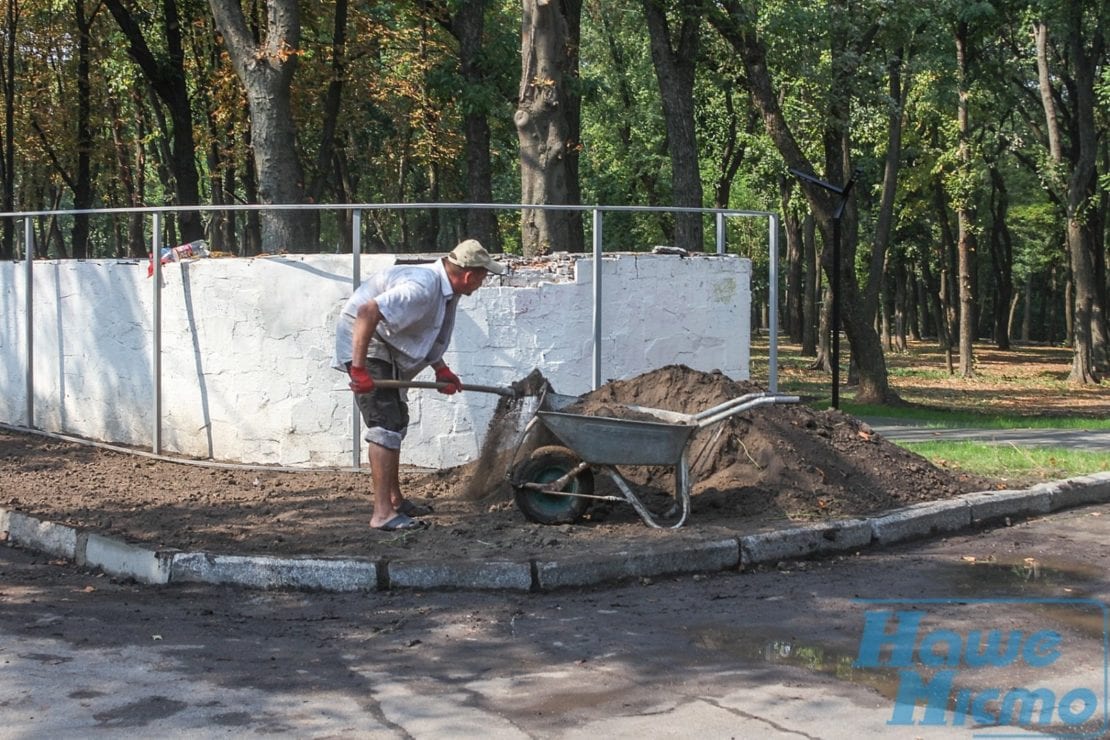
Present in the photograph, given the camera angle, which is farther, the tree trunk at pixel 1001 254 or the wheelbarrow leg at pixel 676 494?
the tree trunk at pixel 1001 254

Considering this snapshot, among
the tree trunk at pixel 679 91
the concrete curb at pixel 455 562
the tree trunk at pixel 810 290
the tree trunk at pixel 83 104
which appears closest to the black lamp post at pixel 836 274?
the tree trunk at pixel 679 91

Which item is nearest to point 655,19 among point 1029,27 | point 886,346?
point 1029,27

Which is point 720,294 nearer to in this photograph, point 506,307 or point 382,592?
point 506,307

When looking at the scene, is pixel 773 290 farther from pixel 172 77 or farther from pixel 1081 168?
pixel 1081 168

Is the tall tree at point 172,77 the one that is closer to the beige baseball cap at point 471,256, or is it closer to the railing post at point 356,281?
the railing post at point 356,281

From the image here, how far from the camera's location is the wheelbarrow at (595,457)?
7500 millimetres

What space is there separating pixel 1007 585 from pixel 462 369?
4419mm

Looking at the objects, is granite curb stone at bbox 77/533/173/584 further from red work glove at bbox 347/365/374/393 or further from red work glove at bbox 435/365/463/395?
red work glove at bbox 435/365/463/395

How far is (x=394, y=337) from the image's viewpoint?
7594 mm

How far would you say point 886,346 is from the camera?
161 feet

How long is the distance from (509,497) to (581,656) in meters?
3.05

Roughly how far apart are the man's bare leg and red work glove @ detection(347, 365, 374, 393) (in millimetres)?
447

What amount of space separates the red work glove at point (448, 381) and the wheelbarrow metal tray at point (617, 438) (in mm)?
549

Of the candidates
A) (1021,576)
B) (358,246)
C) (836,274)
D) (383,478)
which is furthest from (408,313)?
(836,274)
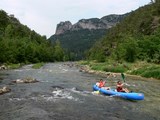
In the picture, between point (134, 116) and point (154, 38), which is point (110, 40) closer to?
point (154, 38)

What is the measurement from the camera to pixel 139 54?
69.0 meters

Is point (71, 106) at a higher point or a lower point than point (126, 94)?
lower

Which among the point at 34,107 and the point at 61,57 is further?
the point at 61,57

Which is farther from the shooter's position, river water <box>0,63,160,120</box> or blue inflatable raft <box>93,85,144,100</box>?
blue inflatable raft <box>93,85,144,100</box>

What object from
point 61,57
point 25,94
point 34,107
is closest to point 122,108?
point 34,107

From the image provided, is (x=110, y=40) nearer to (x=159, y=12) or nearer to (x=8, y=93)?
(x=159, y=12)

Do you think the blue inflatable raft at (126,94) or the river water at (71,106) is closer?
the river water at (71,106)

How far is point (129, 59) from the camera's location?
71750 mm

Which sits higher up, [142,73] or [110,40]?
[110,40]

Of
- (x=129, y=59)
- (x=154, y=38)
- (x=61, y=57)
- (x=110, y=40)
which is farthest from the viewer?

▸ Challenge: Give back every line of the records above word for word, from the first record to the last, but leave out the pictures.

▸ Expected answer:
Present in the photograph, given the camera angle, which is farther, the tree trunk at pixel 1001 254 or the wheelbarrow leg at pixel 676 494?
the tree trunk at pixel 1001 254

Considering this snapshot, among
the tree trunk at pixel 679 91
the concrete curb at pixel 455 562
the tree trunk at pixel 810 290
the tree trunk at pixel 83 104
which appears closest to the black lamp post at pixel 836 274?
the tree trunk at pixel 679 91

Which item is nearest to point 655,19 among point 1029,27 | point 886,346?
point 1029,27

Which is point 720,294 nearer to in this photograph, point 506,307 or point 382,592?
point 506,307

When looking at the scene, is pixel 773 290 farther from pixel 172 77 or farther from pixel 1081 168?
pixel 1081 168

Is the tall tree at point 172,77 the one that is closer to the beige baseball cap at point 471,256, or is it closer to the railing post at point 356,281?
the railing post at point 356,281

From the image here, how far from the camera's location is the wheelbarrow at (595,457)?
7500 millimetres

What space is there separating pixel 1007 585 from pixel 462 369?
4419mm

Looking at the objects, is granite curb stone at bbox 77/533/173/584 further from red work glove at bbox 347/365/374/393 or further from red work glove at bbox 435/365/463/395?
red work glove at bbox 435/365/463/395

How far is (x=394, y=337) from the image's viewpoint?
7594 mm

How far would you say point 886,346 is from the camera?
161 feet

How long is the distance from (509,497) to (581,656) in meters?
3.05

Roughly how far apart are the man's bare leg and red work glove @ detection(347, 365, 374, 393) (in millimetres)?
447

What amount of space separates the red work glove at point (448, 381) and the wheelbarrow metal tray at point (617, 438) (in mm)?
549

Of the candidates
A) (1021,576)
B) (358,246)
C) (836,274)
D) (383,478)
which is furthest from (408,313)?
(836,274)
In the picture, between point (134, 116) and point (154, 38), which is point (110, 40) closer to?
point (154, 38)

What is the measurement from the camera to pixel 139 54?
69.0 meters

Is point (71, 106) at a higher point or a lower point than point (126, 94)?
lower

Which among the point at 34,107 and the point at 61,57 is further?
the point at 61,57

Which is farther from the shooter's position, river water <box>0,63,160,120</box> or blue inflatable raft <box>93,85,144,100</box>?
blue inflatable raft <box>93,85,144,100</box>

What object from
point 61,57
point 25,94
point 34,107
is closest to point 122,108?
point 34,107

From the image provided, is (x=110, y=40) nearer to (x=159, y=12) or nearer to (x=8, y=93)?
(x=159, y=12)

Do you think the blue inflatable raft at (126,94) or the river water at (71,106) is closer?
the river water at (71,106)

How far is point (129, 59) from the camera's location?
71750 mm

Which sits higher up, [142,73] or [110,40]?
[110,40]

Of
- (x=129, y=59)
- (x=154, y=38)
- (x=61, y=57)
- (x=110, y=40)
which is farthest from the viewer?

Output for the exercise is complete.